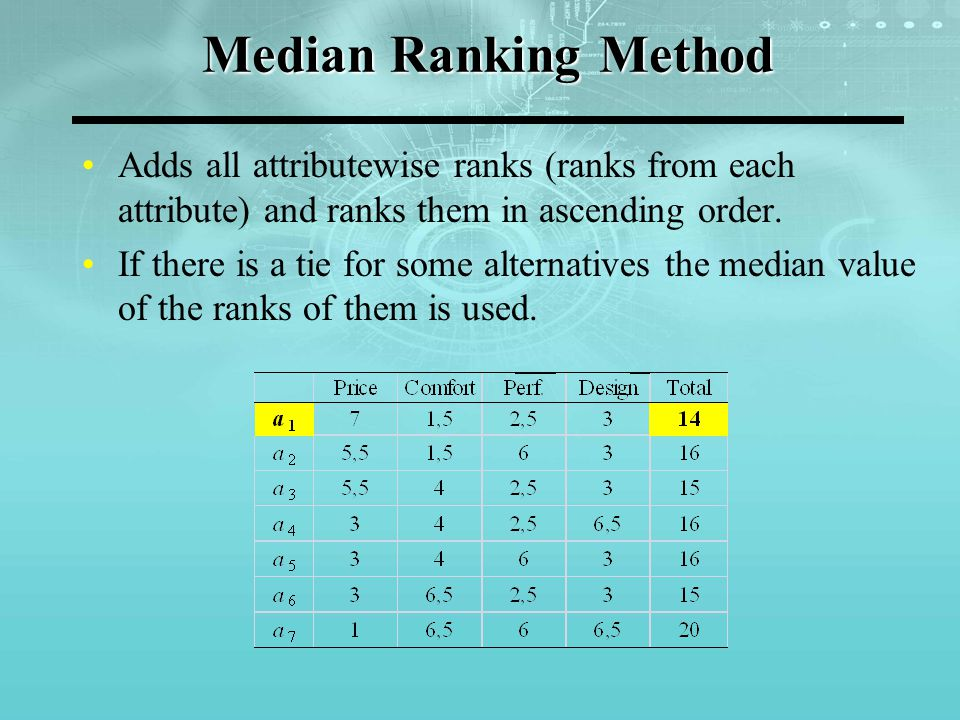 Median Ranking Method Adds all attributewise ranks (ranks from each attribute) and ranks them in ascending order. If there is a tie for some alternati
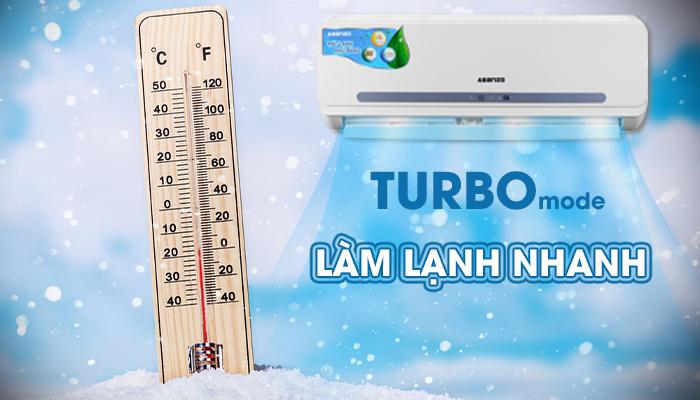 Đánh giá máy lạnh Asanzo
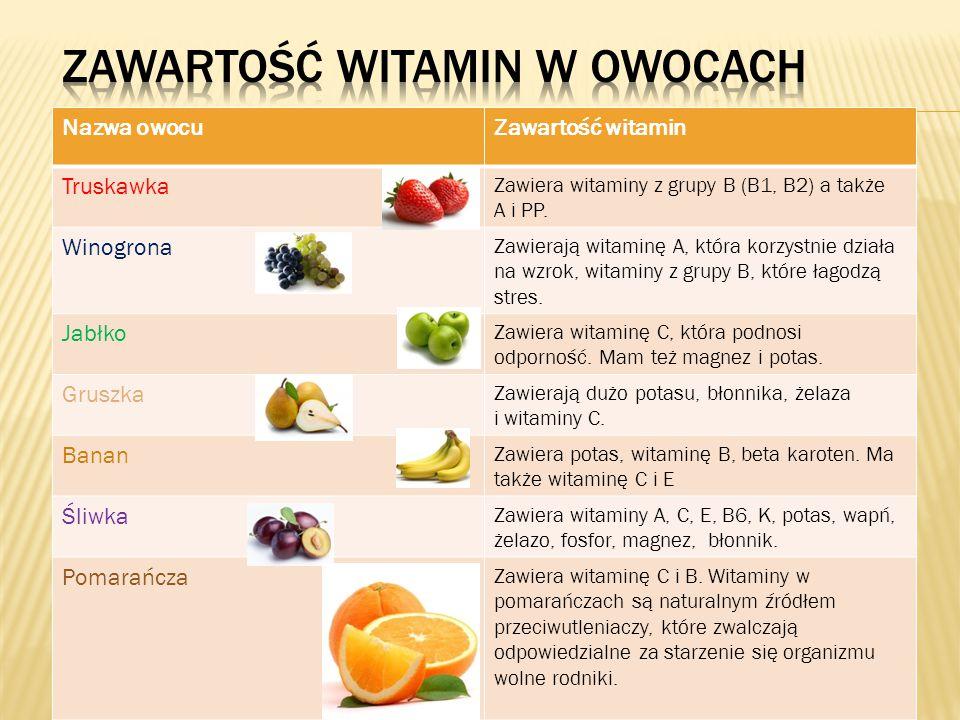 Nazwa owocuZawartość witamin Truskawka Zawiera witaminy z grupy B (B1, B2) a także A i PP. Winogrona Zawierają witaminę A, która korzystnie działa na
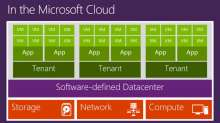 Software Defined Networking with Microsoft Lync Server 2013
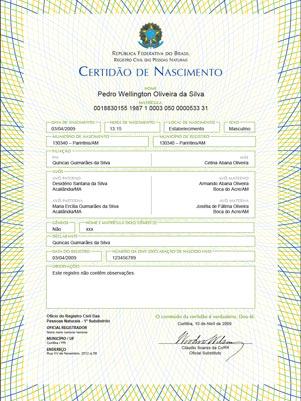 Representação da Certidão de Nascimento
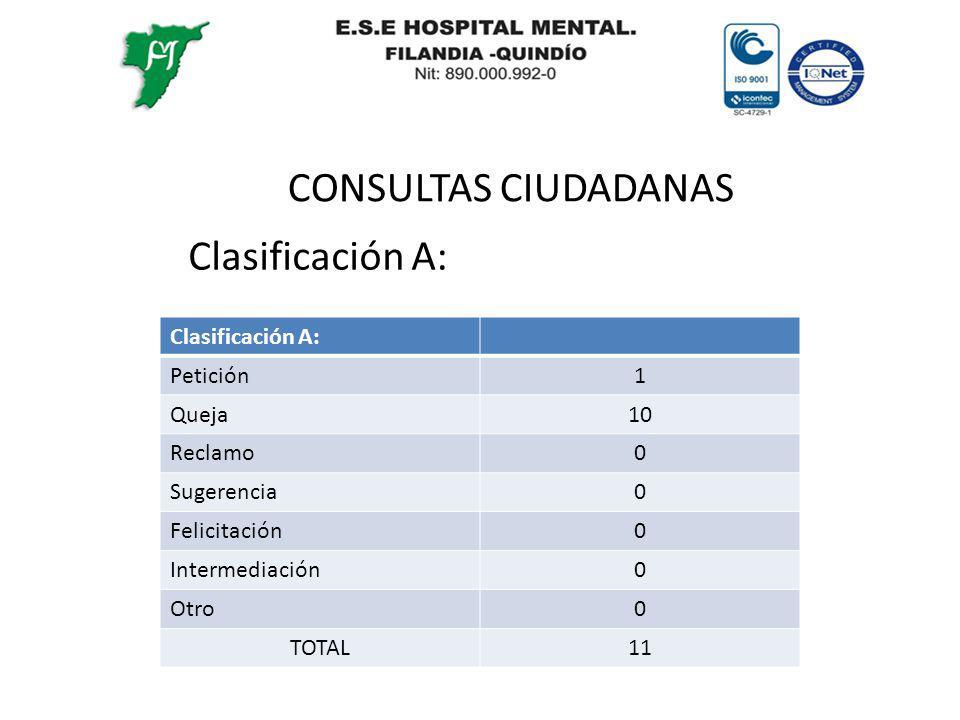 CONSULTAS CIUDADANAS Clasificación A: Petición1 Queja10 Reclamo0 Sugerencia0 Felicitación0 Intermediación0 Otro0 TOTAL11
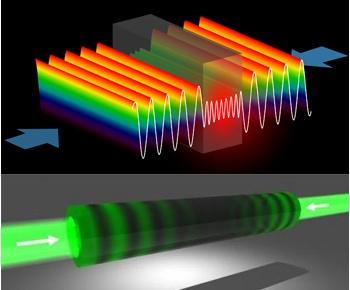 Anti-laser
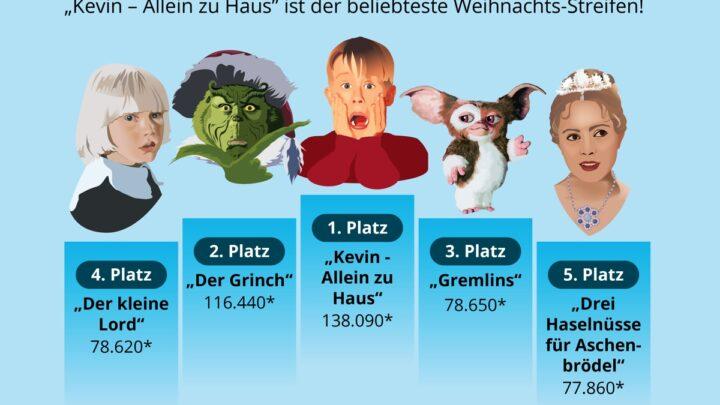 """Weihnachtsfilme 2020 """"Kevin – Allein zu Haus"""" ist der beliebteste Weihnachts-Streifen!"""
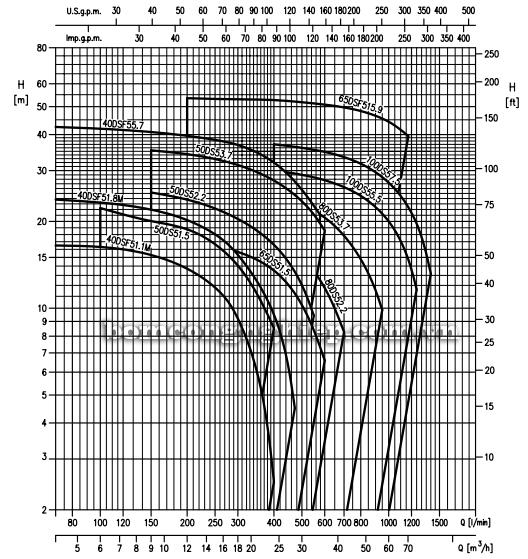 Máy bơm nước thải Ebara DS biểu đồ lưu lượng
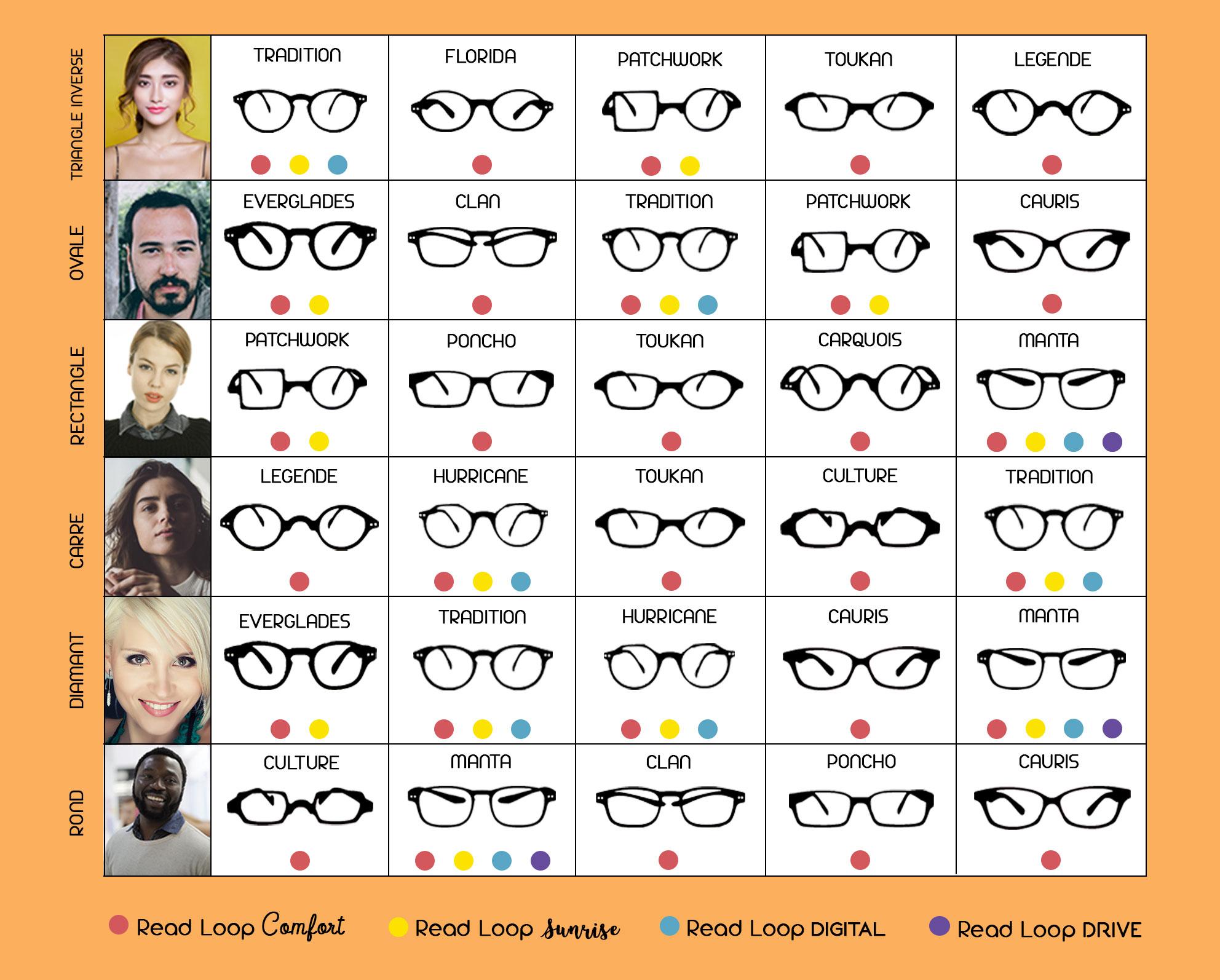 guide comment choisir ses lunettes par read loop. Black Bedroom Furniture Sets. Home Design Ideas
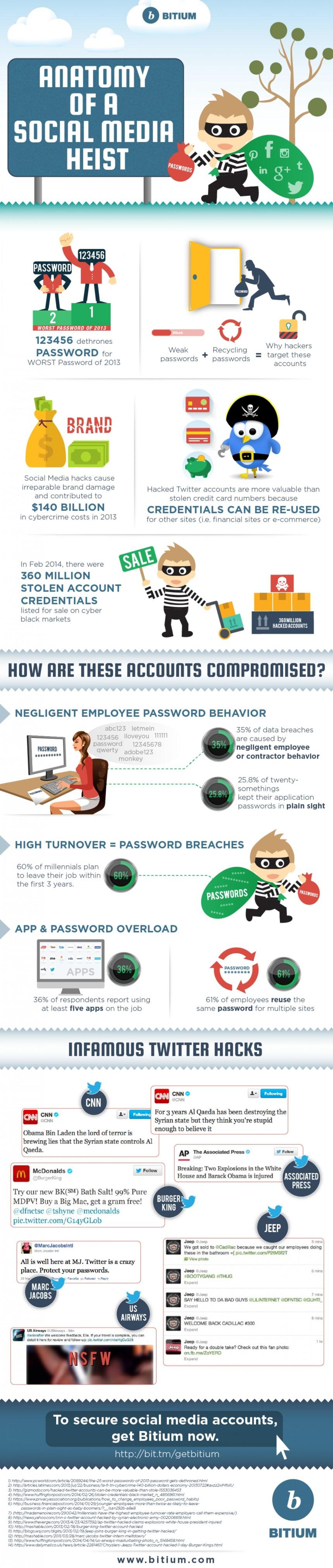 Anatomía del ladrón en Redes Sociales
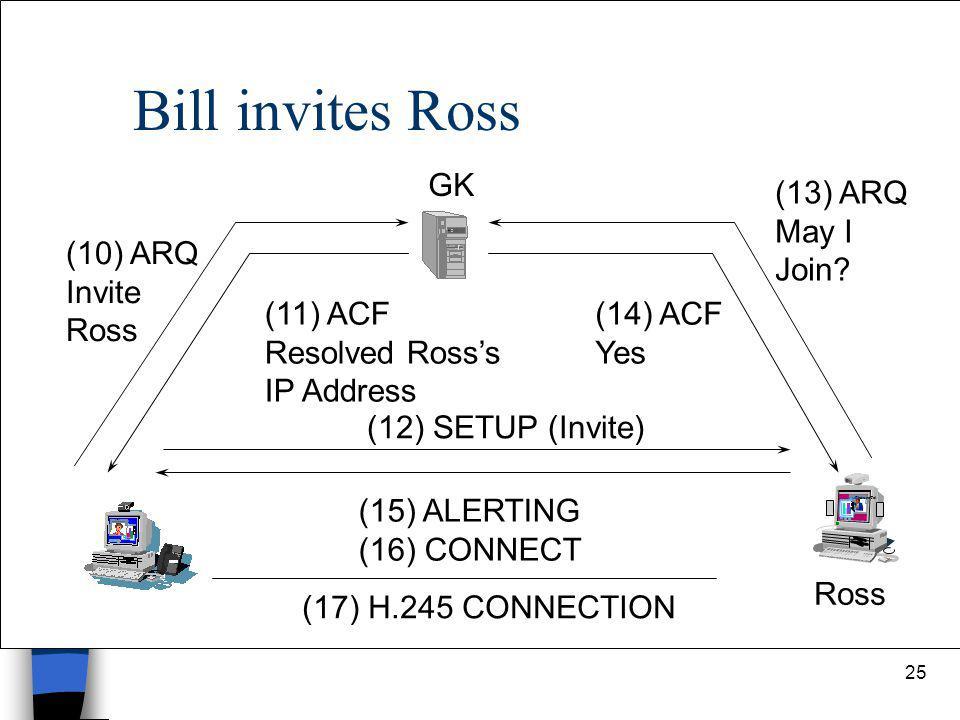 Bill invites Ross GK (13) ARQ May I Join (10) ARQ Invite Ross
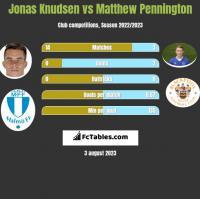 Jonas Knudsen vs Matthew Pennington h2h player stats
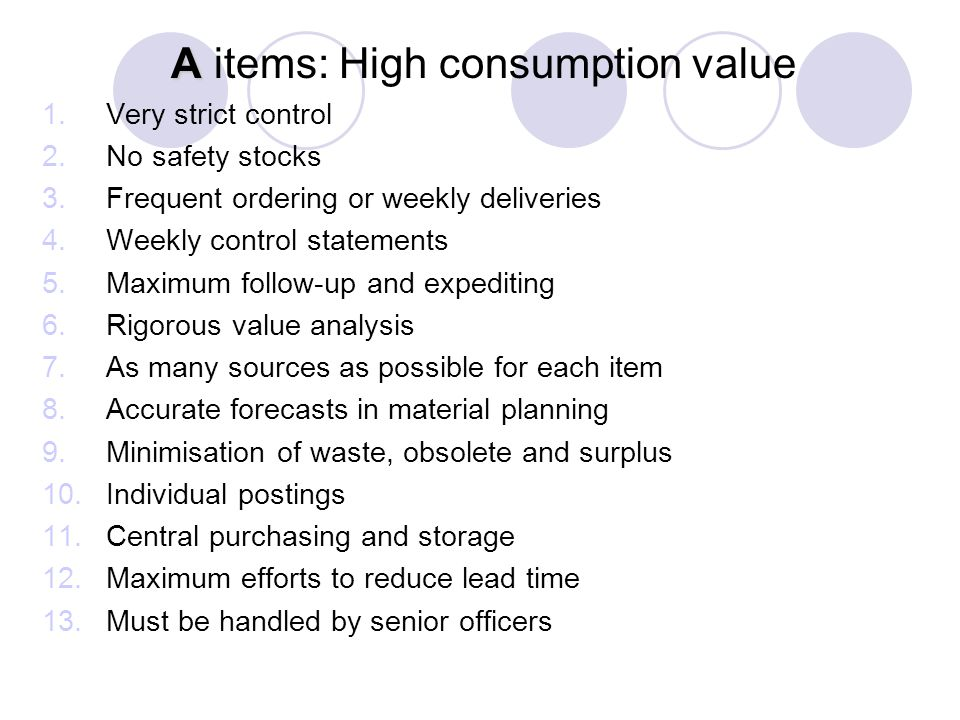 A items: High consumption value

* * * * *

WHAT IS BEING ASKED ▸
The output should consist of every entry above, printed exactly, with the images removed.

WRITTEN REPLY ▸
 Median Ranking Method Adds all attributewise ranks (ranks from each attribute) and ranks them in ascending order. If there is a tie for some alternati
 Đánh giá máy lạnh Asanzo
 Nazwa owocuZawartość witamin Truskawka Zawiera witaminy z grupy B (B1, B2) a także A i PP. Winogrona Zawierają witaminę A, która korzystnie działa na
 Software Defined Networking with Microsoft Lync Server 2013
 Representação da Certidão de Nascimento
 CONSULTAS CIUDADANAS Clasificación A: Petición1 Queja10 Reclamo0 Sugerencia0 Felicitación0 Intermediación0 Otro0 TOTAL11
 Anti-laser
 """Weihnachtsfilme 2020 """"Kevin – Allein zu Haus"""" ist der beliebteste Weihnachts-Streifen!"""
 Máy bơm nước thải Ebara DS biểu đồ lưu lượng
 guide comment choisir ses lunettes par read loop. Black Bedroom Furniture Sets. Home Design Ideas
 Anatomía del ladrón en Redes Sociales
 Bill invites Ross GK (13) ARQ May I Join (10) ARQ Invite Ross
 Jonas Knudsen vs Matthew Pennington h2h player stats
 A items: High consumption value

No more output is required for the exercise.